Related to Hamiltonian mechanics - the independence of p and q

1. What is Hamiltonian mechanics?

Hamiltonian mechanics is a mathematical framework for describing the motion of particles in a physical system. It is based on the principles of energy conservation and the concept of phase space, which is a mathematical space that represents all possible states of a system.

2. What is the Hamiltonian function?

The Hamiltonian function, denoted as H, is a key component of Hamiltonian mechanics. It is a mathematical function that represents the total energy of a system in terms of its position and momentum variables. It is often used to describe the time evolution of a system.

3. What is the significance of the independence of p and q in Hamiltonian mechanics?

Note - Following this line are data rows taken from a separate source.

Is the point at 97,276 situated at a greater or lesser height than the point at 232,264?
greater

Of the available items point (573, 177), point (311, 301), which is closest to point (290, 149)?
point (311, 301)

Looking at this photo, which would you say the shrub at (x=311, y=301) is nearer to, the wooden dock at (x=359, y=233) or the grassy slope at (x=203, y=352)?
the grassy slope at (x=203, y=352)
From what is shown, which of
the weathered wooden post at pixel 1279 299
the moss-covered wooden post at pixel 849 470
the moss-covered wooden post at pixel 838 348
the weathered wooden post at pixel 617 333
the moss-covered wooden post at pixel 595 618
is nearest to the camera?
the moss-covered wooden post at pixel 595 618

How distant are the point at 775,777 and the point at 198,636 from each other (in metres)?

The independence of p and q, also known as the principle of separability, is a fundamental concept in Hamiltonian mechanics. It states that the equations of motion for a system can be written in terms of two sets of variables: the position variables (q) and the momentum variables (p). This allows for a more efficient and concise description of a system's dynamics.

4. How does the independence of p and q relate to the conservation of energy?

The independence of p and q is directly related to the conservation of energy in Hamiltonian mechanics. Since the Hamiltonian function represents the total energy of a system, its independence from the variables q and p ensures that energy is conserved throughout the system's motion.

5. Can the independence of p and q be violated in certain systems?

Yes, in some systems, the independence of p and q may not hold. This is often the case in systems with non-conservative forces, such as friction or air resistance. In these cases, the Hamiltonian function may not accurately represent the total energy of the system, and the independence of p and q may be violated.